Description
These Gingerbread Blondies are a festive twist on classic blondies, infused with warm gingerbread spices like ginger, cinnamon, nutmeg, and molasses. Topped with optional melted white chocolate and colorful sprinkles, they make a perfect holiday treat that’s tender, fudgy, and deliciously spiced. Decorate them further with fun gingerbread man and woman designs using melted chocolate for a charming seasonal dessert.
Ingredients
Scale
Blondie Batter
- 1 cup unsalted butter melted
- ½ cup granulated sugar
- 1 cup brown sugar packed
- ¼ cup molasses
- 1 large egg
- 1 teaspoon vanilla extract
- 1 cup all-purpose flour
- 1 teaspoon ground ginger
- 1 teaspoon cinnamon
- ¼ teaspoon nutmeg
- ¼ teaspoon baking soda
- ¼ teaspoon baking powder
- ¼ teaspoon salt
Decoration
- ½ cup white chocolate chips and dark chocolate chips or bar (melted, optional for decoration)
- Candy Color (in red and green)
- Festive sprinkles (optional, for decoration)
Gingerbread Figure Decoration
- Melted white chocolate
- Melted brown chocolate
- Melted red chocolate
Instructions
- Preheat and Prep: Preheat your oven to 350°F. Grease and line a 9×9 inch baking pan with parchment paper, leaving an overhang on the sides for easy removal of the blondies.
- Combine Wet Ingredients: In a large bowl, whisk together the melted butter, granulated sugar, and brown sugar until the mixture is smooth and well combined.
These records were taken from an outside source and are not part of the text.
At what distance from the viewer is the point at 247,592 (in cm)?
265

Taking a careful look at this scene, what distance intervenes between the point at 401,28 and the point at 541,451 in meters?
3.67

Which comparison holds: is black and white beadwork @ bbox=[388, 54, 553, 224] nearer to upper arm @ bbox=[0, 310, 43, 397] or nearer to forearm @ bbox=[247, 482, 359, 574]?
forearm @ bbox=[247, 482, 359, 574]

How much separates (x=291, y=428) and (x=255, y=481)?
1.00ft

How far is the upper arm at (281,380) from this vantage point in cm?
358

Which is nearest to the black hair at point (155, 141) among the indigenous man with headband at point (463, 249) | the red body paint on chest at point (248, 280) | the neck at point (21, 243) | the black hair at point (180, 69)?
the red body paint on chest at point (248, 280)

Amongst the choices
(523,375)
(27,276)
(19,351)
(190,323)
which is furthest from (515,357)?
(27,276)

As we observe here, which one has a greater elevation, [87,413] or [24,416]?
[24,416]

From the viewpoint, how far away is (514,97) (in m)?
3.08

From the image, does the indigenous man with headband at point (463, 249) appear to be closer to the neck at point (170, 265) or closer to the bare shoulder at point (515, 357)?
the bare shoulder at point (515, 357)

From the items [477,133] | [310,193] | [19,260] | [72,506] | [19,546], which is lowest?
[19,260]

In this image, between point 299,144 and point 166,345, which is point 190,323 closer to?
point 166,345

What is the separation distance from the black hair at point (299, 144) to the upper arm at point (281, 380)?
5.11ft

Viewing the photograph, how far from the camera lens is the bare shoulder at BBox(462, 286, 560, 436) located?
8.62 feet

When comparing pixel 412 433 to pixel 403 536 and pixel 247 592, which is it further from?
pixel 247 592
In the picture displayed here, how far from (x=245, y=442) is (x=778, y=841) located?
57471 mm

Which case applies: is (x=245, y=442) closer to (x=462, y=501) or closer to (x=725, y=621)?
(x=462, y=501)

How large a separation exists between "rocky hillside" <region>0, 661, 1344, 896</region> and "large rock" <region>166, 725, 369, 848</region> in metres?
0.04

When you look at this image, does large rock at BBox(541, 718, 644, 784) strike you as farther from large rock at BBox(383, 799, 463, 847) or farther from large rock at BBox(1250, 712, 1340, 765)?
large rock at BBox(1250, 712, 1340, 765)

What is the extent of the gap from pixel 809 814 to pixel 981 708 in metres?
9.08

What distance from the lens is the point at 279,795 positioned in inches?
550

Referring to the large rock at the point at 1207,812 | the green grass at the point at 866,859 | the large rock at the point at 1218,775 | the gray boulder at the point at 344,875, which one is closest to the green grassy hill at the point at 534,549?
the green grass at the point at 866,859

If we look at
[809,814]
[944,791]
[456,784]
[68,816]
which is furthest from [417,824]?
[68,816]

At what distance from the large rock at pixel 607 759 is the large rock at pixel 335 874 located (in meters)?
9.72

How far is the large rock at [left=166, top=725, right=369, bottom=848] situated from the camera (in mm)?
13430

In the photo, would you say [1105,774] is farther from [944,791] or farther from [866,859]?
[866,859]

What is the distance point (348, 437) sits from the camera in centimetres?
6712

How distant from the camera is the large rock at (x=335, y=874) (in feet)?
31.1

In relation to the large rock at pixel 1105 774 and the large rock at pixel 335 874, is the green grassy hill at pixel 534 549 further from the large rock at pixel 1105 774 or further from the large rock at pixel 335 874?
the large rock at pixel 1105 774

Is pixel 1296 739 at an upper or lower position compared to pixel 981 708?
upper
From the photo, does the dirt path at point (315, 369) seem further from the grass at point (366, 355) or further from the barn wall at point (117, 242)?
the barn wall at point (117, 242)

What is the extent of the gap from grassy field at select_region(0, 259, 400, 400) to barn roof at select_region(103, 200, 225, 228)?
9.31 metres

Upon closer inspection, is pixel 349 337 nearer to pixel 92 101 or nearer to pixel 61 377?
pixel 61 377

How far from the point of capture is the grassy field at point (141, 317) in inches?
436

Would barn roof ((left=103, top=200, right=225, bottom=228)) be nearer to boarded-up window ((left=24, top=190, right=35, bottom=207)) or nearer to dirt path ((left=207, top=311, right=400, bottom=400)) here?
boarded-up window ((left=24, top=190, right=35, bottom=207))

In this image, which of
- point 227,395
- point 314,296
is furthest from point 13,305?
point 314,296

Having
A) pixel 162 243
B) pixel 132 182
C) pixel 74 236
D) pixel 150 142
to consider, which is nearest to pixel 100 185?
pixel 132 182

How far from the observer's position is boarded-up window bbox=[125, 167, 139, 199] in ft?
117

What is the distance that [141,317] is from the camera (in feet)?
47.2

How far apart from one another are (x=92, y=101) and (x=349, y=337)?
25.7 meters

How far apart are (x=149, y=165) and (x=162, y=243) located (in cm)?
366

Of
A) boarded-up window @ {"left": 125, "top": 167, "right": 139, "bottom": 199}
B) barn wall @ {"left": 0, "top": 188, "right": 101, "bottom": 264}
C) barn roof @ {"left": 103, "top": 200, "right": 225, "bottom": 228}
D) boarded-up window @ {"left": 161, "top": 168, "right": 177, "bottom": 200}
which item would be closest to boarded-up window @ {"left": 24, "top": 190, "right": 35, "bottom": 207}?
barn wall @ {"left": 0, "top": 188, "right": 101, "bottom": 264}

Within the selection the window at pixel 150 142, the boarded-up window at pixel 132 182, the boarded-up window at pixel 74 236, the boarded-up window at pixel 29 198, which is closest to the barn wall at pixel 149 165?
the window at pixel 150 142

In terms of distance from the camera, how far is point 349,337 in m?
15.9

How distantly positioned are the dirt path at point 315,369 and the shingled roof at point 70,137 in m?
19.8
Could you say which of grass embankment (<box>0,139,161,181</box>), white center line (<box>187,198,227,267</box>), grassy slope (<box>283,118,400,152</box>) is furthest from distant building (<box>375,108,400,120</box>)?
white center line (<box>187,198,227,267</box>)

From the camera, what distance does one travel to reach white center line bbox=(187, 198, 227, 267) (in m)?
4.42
- Add Molasses and Egg: Stir in the molasses, then add the egg and vanilla extract, mixing until fully incorporated and smooth.
- Mix Dry Ingredients: In a separate bowl, whisk together the all-purpose flour, ground ginger, cinnamon, nutmeg, baking soda, baking powder, and salt to evenly distribute the spices and leavening agents.
- Fold Dry into Wet: Gently fold the dry ingredients into the wet mixture just until combined, being careful not to overmix to keep the blondies tender and fudgy.
- Spread Batter and Bake: Spread the batter evenly into the prepared pan using an offset spatula and gently tap the pan on the counter a few times to level the batter. Bake for 30 minutes or until the edges are set and a toothpick inserted in the center comes out with a few moist crumbs.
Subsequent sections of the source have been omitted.